#### AIM
Print the following lines exactly as they appear, beginning with the line containing "With the tree" and ending with the line containing "5.59 meters", both included.

Data entries
:::::

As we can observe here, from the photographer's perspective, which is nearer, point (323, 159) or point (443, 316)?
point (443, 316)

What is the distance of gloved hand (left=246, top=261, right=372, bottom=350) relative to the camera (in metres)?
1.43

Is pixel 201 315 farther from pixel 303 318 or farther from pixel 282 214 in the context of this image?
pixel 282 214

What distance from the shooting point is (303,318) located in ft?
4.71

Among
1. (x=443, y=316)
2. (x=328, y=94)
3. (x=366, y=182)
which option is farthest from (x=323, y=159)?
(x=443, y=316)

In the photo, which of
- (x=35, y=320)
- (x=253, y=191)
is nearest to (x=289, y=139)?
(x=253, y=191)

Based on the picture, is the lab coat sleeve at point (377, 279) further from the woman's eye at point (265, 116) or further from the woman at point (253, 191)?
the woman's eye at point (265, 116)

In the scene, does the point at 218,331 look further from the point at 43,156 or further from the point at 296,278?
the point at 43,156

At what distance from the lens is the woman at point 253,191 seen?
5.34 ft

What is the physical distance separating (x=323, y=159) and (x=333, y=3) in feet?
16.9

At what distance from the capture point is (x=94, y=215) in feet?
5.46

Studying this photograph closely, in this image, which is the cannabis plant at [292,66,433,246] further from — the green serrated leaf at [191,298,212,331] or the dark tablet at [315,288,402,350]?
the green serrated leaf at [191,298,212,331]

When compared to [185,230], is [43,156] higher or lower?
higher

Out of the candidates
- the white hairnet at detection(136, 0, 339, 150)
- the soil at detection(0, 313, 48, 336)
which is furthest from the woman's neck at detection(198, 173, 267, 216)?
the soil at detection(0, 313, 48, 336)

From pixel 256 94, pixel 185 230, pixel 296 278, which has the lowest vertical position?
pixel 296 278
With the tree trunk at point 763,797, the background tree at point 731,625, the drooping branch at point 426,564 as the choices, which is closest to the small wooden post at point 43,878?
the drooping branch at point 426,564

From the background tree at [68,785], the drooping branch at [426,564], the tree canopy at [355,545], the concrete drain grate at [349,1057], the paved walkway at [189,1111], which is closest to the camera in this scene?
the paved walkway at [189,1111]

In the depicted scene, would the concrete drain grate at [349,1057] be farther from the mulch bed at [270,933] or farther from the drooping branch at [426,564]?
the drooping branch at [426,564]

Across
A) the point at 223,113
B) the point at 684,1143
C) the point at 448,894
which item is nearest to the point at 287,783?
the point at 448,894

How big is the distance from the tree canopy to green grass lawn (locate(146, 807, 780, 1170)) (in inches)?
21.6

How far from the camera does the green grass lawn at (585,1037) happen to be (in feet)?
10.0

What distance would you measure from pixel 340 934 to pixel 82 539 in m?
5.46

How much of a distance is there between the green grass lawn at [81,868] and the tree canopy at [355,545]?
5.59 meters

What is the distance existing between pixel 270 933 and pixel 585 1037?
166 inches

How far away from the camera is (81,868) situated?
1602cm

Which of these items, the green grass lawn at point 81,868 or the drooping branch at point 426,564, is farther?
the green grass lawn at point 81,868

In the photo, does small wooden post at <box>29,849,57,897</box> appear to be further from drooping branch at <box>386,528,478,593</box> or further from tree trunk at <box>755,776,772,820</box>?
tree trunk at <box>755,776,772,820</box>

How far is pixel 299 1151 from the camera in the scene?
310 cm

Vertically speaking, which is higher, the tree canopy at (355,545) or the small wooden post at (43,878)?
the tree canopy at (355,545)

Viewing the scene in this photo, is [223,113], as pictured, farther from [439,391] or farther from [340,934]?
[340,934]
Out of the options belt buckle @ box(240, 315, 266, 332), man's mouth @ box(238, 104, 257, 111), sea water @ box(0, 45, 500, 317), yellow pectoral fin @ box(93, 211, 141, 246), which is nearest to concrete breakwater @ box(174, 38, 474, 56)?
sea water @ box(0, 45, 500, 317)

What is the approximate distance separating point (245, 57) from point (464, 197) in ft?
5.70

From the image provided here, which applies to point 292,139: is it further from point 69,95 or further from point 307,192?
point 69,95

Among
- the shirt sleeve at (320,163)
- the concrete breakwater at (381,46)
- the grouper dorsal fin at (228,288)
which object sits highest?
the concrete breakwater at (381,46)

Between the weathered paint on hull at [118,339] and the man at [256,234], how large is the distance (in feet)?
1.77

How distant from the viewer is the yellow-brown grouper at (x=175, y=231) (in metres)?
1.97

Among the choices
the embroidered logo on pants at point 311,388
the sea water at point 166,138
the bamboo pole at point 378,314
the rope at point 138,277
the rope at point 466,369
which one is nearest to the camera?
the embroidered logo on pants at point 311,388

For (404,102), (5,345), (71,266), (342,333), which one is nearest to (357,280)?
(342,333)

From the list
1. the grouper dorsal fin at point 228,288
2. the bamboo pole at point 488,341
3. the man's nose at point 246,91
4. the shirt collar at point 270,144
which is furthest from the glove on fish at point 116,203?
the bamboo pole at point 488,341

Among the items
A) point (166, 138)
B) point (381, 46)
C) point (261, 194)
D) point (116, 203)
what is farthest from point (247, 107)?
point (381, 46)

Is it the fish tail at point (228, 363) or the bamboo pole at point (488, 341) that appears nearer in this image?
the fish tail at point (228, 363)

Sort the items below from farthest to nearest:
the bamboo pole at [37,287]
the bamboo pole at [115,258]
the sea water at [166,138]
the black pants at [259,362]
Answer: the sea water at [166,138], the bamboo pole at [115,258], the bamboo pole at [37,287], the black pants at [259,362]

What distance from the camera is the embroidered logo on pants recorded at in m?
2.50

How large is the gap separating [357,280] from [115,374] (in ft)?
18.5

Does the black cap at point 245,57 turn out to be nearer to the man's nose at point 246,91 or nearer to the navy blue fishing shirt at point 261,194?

:::::

#### ANSWER TO THIS TASK
With the tree trunk at point 763,797, the background tree at point 731,625, the drooping branch at point 426,564 as the choices, which is closest to the small wooden post at point 43,878?
the drooping branch at point 426,564

From the background tree at [68,785], the drooping branch at [426,564], the tree canopy at [355,545], the concrete drain grate at [349,1057], the paved walkway at [189,1111], which is closest to the camera in this scene?
the paved walkway at [189,1111]

In the depicted scene, would the concrete drain grate at [349,1057] be farther from the mulch bed at [270,933] or farther from the drooping branch at [426,564]?
the drooping branch at [426,564]

Across
A) the point at 223,113
B) the point at 684,1143
C) the point at 448,894
which item is nearest to the point at 287,783?
the point at 448,894

How big is the distance from the tree canopy to green grass lawn (locate(146, 807, 780, 1170)) (in inches)?
21.6

How far from the camera does the green grass lawn at (585,1037) happen to be (in feet)?
10.0

What distance would you measure from pixel 340 934 to pixel 82 539 in m?
5.46

How much of a distance is there between the green grass lawn at [81,868] and the tree canopy at [355,545]?
5.59 meters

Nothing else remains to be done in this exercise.